* Task objective
Beginning with the line that holds "爱马仕包包批发 Picotin Lock18cm" in the data below, give again every line through the one that holds "Aurores boréales (severní", exactly as written.

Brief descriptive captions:
◇ ◇ ◇ ◇ ◇ ◇ ◇

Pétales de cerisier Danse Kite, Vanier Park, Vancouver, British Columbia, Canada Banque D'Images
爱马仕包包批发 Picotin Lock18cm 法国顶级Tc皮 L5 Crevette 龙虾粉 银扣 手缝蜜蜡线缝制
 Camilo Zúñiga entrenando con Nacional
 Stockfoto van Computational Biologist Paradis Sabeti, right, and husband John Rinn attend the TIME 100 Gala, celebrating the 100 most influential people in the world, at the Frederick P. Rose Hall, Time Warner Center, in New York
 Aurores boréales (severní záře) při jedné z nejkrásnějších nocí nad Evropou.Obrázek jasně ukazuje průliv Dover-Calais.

◇ ◇ ◇ ◇ ◇ ◇ ◇

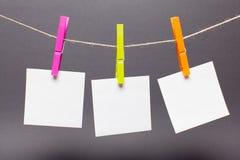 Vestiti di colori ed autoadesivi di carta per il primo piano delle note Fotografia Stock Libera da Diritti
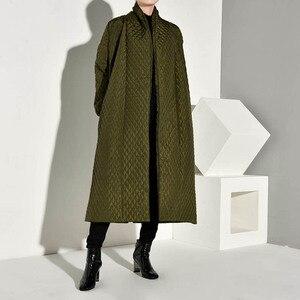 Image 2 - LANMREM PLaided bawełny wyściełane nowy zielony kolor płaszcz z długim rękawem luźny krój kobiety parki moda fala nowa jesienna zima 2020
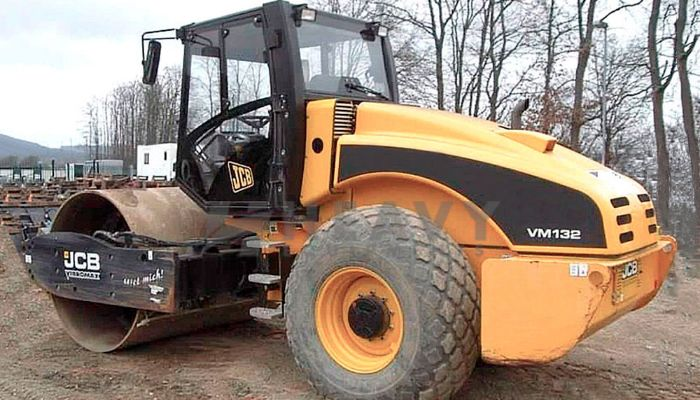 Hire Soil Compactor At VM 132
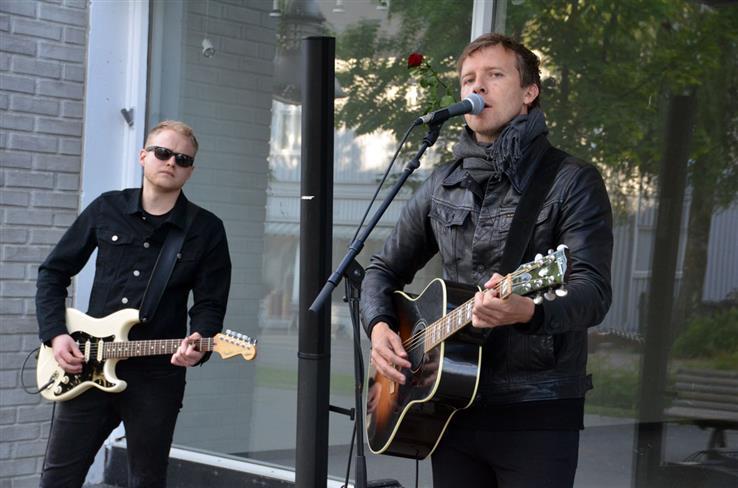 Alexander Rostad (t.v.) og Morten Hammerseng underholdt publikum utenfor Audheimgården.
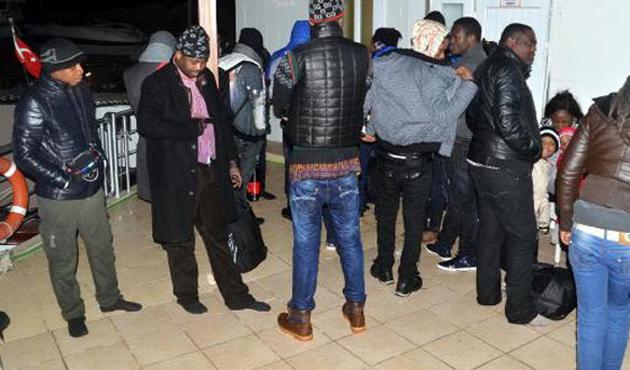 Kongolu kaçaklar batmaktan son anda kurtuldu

◇ ◇ ◇ ◇ ◇ ◇ ◇

* Exercise answer
爱马仕包包批发 Picotin Lock18cm 法国顶级Tc皮 L5 Crevette 龙虾粉 银扣 手缝蜜蜡线缝制
 Camilo Zúñiga entrenando con Nacional
 Stockfoto van Computational Biologist Paradis Sabeti, right, and husband John Rinn attend the TIME 100 Gala, celebrating the 100 most influential people in the world, at the Frederick P. Rose Hall, Time Warner Center, in New York
 Aurores boréales (severní záře) při jedné z nejkrásnějších nocí nad Evropou.Obrázek jasně ukazuje průliv Dover-Calais.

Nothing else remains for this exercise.